▶ Work required: What do the lines from the one containing "From the kayak" through the end of the entries say? Quote them exactly, and only them.

▶ Supplied entries:
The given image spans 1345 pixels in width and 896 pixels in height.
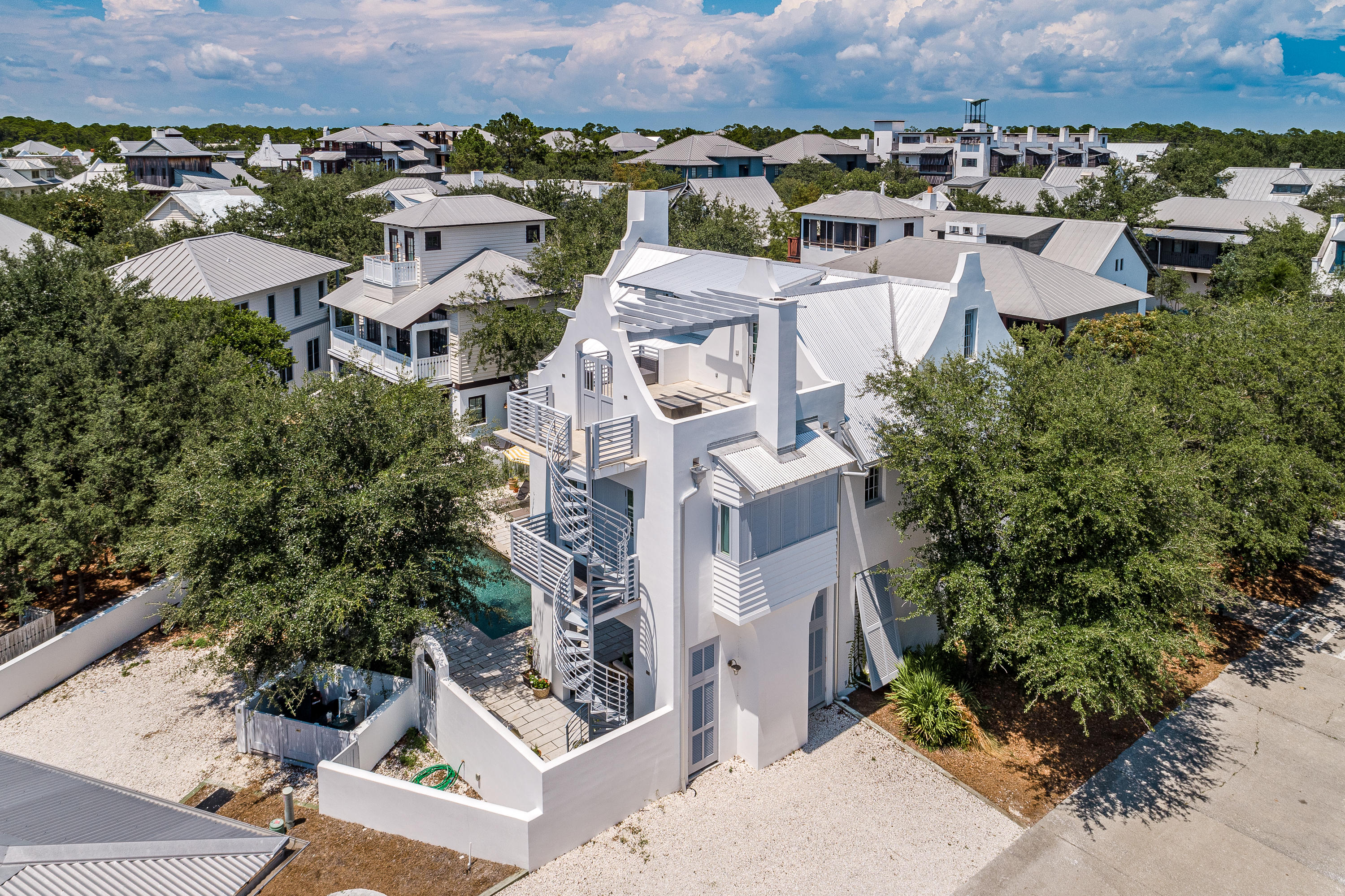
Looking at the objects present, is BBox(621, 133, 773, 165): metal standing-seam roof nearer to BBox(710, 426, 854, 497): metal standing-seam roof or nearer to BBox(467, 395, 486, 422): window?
BBox(467, 395, 486, 422): window

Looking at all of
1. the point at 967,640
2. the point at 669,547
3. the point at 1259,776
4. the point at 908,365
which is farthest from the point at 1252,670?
the point at 669,547

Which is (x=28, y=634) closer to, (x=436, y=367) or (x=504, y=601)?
(x=504, y=601)

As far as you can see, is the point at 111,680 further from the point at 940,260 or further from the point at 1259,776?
the point at 940,260

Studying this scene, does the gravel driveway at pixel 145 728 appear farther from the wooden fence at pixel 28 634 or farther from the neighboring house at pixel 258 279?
the neighboring house at pixel 258 279

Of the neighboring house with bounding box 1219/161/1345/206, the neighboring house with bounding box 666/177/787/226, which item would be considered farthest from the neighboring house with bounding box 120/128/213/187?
the neighboring house with bounding box 1219/161/1345/206

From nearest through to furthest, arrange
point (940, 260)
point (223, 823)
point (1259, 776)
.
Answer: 1. point (223, 823)
2. point (1259, 776)
3. point (940, 260)
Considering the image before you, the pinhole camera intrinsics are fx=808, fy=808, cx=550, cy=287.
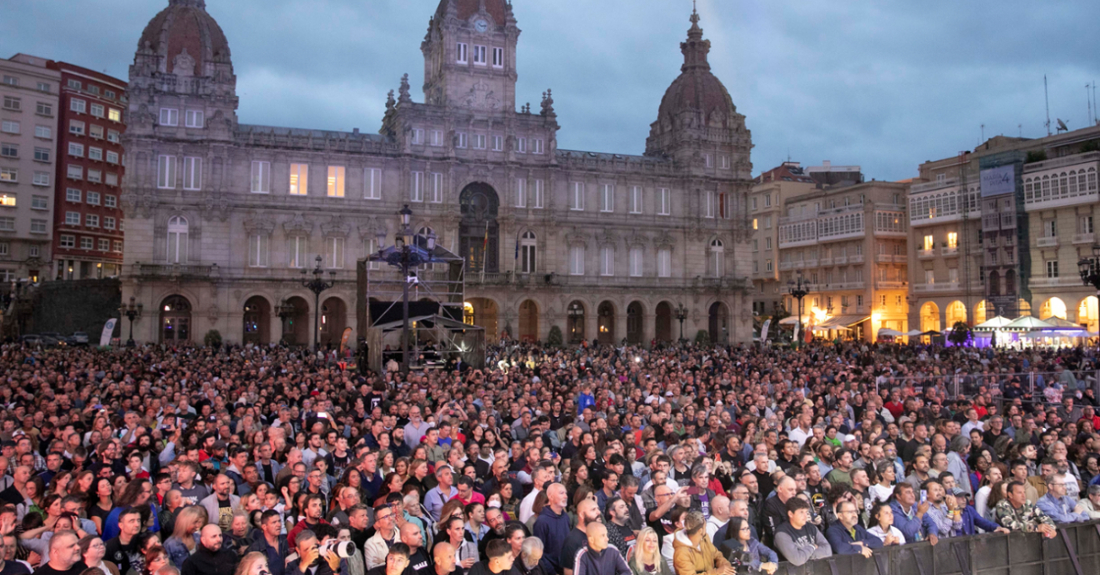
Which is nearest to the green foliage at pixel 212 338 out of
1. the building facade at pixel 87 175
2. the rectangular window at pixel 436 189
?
the rectangular window at pixel 436 189

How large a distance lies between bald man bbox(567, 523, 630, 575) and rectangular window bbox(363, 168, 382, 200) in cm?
4412

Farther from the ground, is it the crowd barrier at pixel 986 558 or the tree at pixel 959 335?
the tree at pixel 959 335

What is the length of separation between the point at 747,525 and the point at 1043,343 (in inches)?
1843

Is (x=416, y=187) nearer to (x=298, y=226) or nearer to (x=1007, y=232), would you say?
(x=298, y=226)

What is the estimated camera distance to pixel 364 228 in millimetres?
48531

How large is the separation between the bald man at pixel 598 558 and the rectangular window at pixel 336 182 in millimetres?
44215

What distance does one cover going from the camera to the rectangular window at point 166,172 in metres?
44.6

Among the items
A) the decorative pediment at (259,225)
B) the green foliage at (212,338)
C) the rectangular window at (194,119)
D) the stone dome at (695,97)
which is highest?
the stone dome at (695,97)

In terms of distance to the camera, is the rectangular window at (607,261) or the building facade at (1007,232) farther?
the rectangular window at (607,261)

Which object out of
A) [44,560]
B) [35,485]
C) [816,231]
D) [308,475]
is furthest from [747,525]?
[816,231]

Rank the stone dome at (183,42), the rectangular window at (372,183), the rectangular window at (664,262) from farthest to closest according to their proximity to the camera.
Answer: the rectangular window at (664,262)
the rectangular window at (372,183)
the stone dome at (183,42)

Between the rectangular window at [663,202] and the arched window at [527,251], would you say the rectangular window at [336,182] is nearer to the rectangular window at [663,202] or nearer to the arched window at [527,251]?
the arched window at [527,251]

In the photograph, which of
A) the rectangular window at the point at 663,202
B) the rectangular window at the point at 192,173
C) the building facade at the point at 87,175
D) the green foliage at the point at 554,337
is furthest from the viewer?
the building facade at the point at 87,175

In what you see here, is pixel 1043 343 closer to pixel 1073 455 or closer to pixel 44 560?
pixel 1073 455
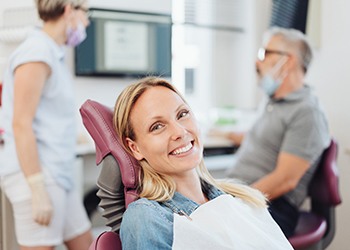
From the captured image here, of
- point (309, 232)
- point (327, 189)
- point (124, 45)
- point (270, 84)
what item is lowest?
point (309, 232)

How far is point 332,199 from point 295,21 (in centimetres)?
114

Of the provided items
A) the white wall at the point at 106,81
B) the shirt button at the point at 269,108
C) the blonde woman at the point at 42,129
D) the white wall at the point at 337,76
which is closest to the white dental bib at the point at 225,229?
the blonde woman at the point at 42,129

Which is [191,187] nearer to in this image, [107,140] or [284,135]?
[107,140]

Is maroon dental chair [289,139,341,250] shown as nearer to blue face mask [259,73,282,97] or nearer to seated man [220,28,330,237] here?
seated man [220,28,330,237]

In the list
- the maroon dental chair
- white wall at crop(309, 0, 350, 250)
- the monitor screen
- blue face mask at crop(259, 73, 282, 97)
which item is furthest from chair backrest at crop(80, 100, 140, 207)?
the monitor screen

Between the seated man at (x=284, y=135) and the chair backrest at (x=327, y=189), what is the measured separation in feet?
0.13

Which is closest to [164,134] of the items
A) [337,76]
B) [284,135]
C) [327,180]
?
[284,135]

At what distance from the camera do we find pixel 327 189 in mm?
1807

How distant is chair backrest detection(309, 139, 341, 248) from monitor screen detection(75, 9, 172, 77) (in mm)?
1099

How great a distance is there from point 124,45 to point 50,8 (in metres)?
1.24

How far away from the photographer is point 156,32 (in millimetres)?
2756

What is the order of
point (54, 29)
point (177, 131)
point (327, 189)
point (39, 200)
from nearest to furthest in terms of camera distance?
point (177, 131) < point (39, 200) < point (54, 29) < point (327, 189)

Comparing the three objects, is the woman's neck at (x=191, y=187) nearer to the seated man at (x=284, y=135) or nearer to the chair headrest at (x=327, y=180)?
the seated man at (x=284, y=135)

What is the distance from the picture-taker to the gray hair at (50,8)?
147cm
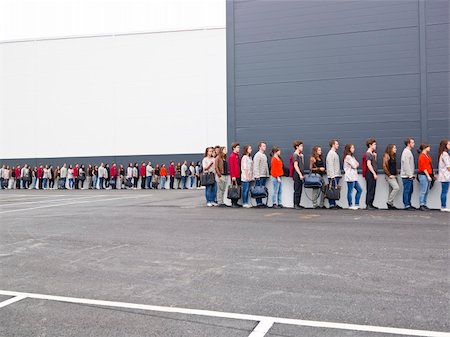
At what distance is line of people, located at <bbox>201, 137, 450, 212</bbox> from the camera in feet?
37.3

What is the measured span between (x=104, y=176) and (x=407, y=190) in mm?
22325

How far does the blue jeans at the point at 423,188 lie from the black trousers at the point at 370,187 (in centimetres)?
117

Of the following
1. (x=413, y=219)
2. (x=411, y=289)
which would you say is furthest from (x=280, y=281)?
(x=413, y=219)

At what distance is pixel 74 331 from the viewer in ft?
11.2

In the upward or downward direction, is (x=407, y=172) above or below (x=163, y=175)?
above

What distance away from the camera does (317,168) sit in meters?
12.4

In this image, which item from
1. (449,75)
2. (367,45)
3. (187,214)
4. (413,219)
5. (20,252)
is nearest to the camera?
(20,252)

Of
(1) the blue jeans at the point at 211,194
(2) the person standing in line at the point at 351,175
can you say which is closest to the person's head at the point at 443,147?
(2) the person standing in line at the point at 351,175

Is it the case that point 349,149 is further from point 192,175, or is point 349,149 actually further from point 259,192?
point 192,175

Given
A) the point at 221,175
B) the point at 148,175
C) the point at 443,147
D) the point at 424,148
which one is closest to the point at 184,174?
the point at 148,175

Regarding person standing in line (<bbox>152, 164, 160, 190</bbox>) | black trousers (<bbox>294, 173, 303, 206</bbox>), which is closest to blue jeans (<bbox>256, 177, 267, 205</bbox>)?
black trousers (<bbox>294, 173, 303, 206</bbox>)

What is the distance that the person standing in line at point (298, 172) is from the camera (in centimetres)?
1239

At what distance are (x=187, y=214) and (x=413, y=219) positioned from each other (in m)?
5.47

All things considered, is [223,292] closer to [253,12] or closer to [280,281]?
[280,281]
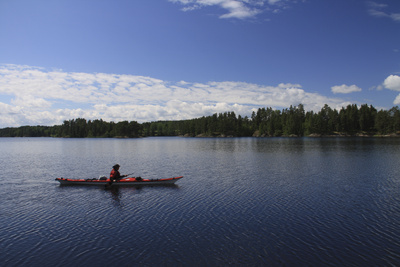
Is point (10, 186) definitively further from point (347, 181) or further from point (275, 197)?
point (347, 181)

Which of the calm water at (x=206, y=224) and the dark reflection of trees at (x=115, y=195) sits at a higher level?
the calm water at (x=206, y=224)

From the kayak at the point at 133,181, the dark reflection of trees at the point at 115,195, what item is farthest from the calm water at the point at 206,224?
the kayak at the point at 133,181

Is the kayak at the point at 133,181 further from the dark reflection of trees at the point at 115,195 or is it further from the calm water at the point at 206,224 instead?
the dark reflection of trees at the point at 115,195

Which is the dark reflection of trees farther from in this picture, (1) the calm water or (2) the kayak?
(2) the kayak

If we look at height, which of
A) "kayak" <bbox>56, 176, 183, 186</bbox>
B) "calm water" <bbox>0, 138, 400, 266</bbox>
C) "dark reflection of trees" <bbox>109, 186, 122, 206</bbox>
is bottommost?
"dark reflection of trees" <bbox>109, 186, 122, 206</bbox>

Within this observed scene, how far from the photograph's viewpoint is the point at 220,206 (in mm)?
22938

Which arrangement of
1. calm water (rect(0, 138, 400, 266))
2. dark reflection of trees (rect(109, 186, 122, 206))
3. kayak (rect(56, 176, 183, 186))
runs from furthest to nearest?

▶ Task output:
From the kayak at the point at 133,181, the dark reflection of trees at the point at 115,195, what item is farthest from the calm water at the point at 206,224?
the kayak at the point at 133,181

Is the kayak at the point at 133,181 further from the dark reflection of trees at the point at 115,195 or is it further from the calm water at the point at 206,224 instead?
the dark reflection of trees at the point at 115,195

Which is the dark reflection of trees farther from in this picture, (1) the calm water or (2) the kayak?
(2) the kayak

If we look at height, which of
A) "kayak" <bbox>56, 176, 183, 186</bbox>
B) "calm water" <bbox>0, 138, 400, 266</bbox>
C) "dark reflection of trees" <bbox>109, 186, 122, 206</bbox>
is bottommost?
"dark reflection of trees" <bbox>109, 186, 122, 206</bbox>

Within this observed scene, how far from the photograph's viewpoint is the point at 220,206 (in mm)?
22938

Which arrangement of
1. calm water (rect(0, 138, 400, 266))
2. dark reflection of trees (rect(109, 186, 122, 206))
3. kayak (rect(56, 176, 183, 186))
runs from furthest to nearest?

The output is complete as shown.